Data shown
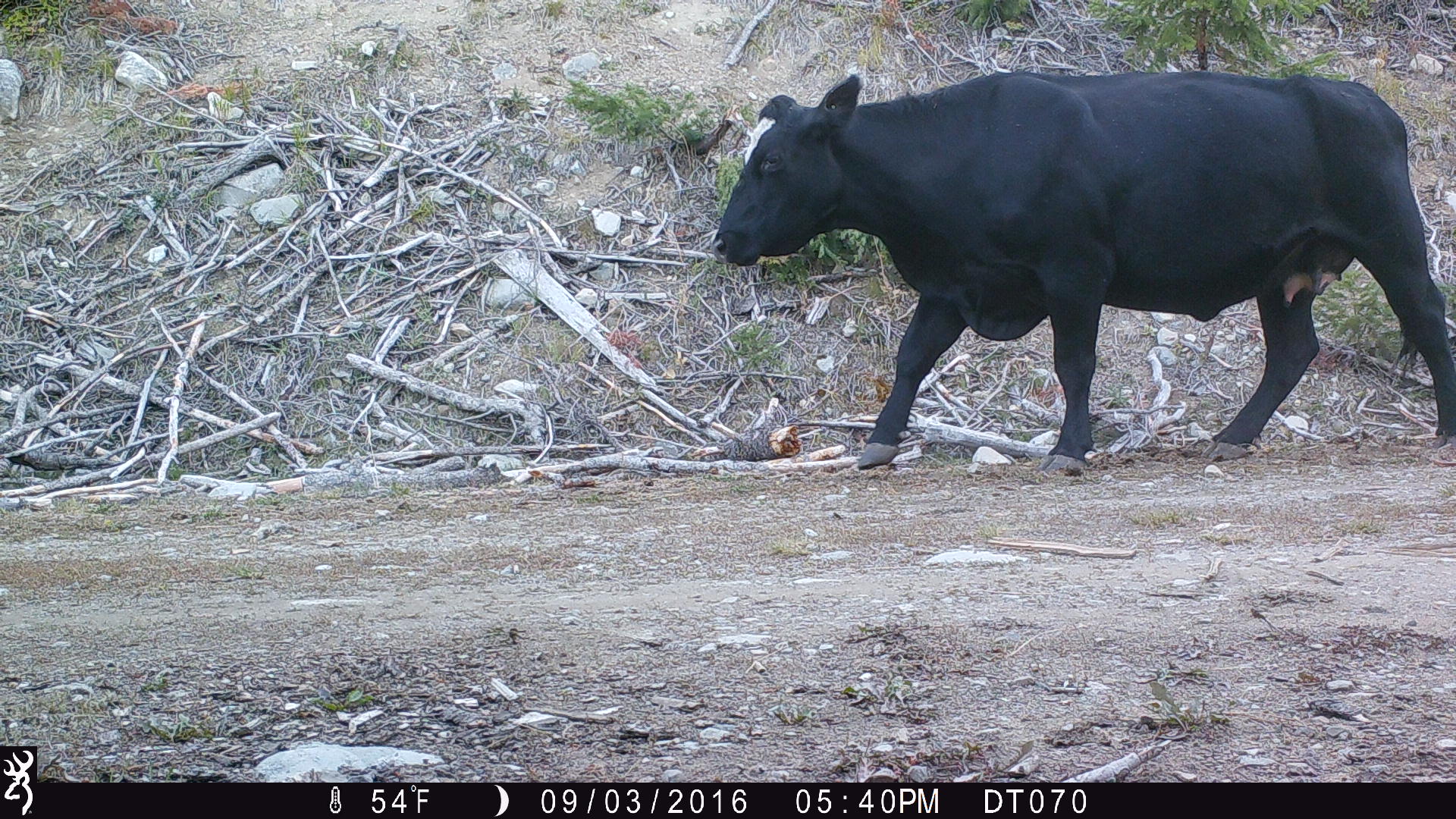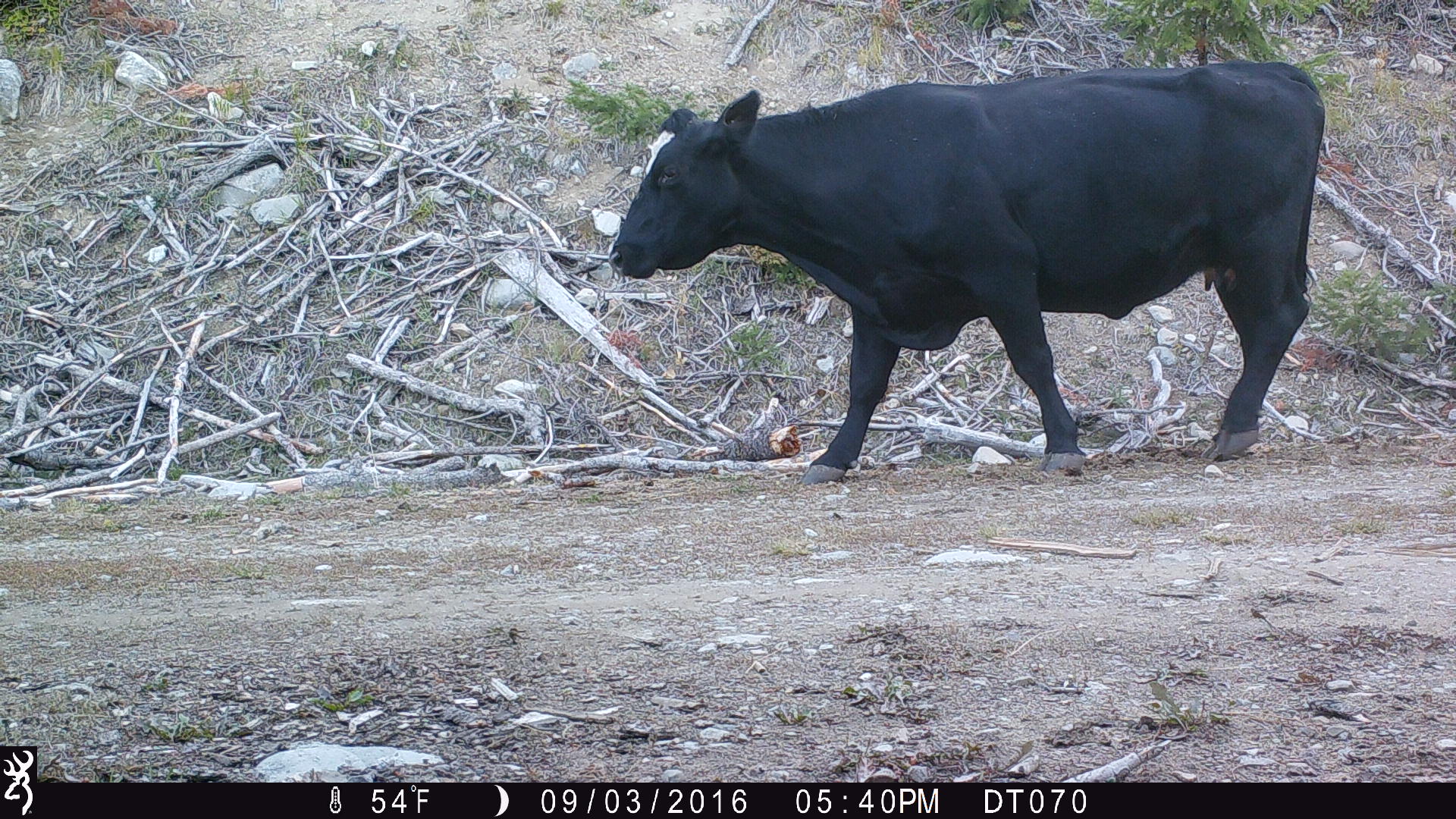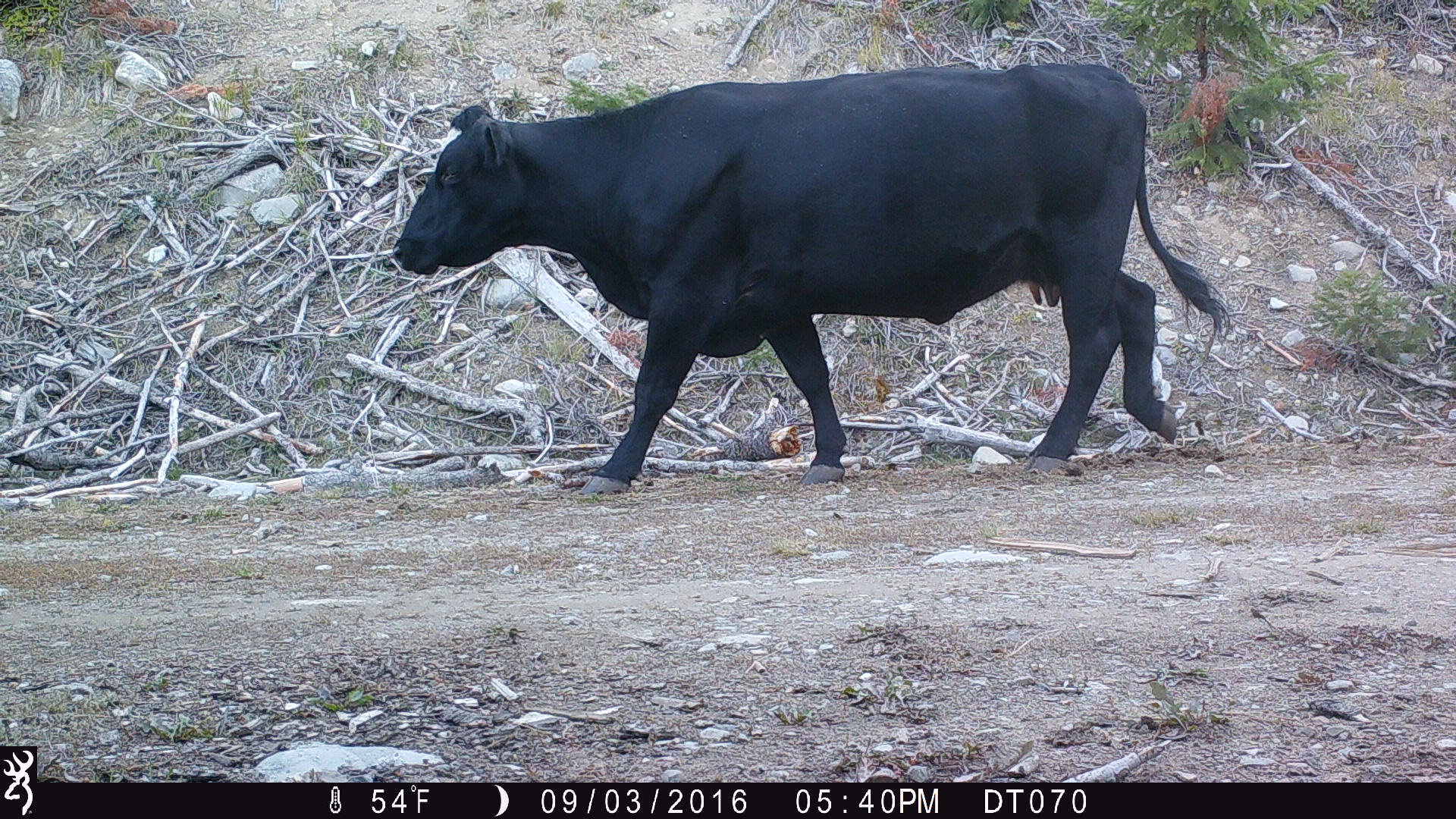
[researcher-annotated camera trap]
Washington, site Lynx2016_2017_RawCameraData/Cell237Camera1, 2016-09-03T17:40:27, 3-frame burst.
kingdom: Animalia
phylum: Chordata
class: Mammalia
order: Artiodactyla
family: Bovidae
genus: Bos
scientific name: Bos taurus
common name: domestic cattle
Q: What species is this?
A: Domestic cattle (Bos taurus).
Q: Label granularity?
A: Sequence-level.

Task details
Beginning with the line in which "scientific name: Bos taurus" appears, print each remaining line of the listing exactly, the last line included.

Task response
scientific name: Bos taurus
common name: domestic cattle
Q: What species is this?
A: Domestic cattle (Bos taurus).
Q: Label granularity?
A: Sequence-level.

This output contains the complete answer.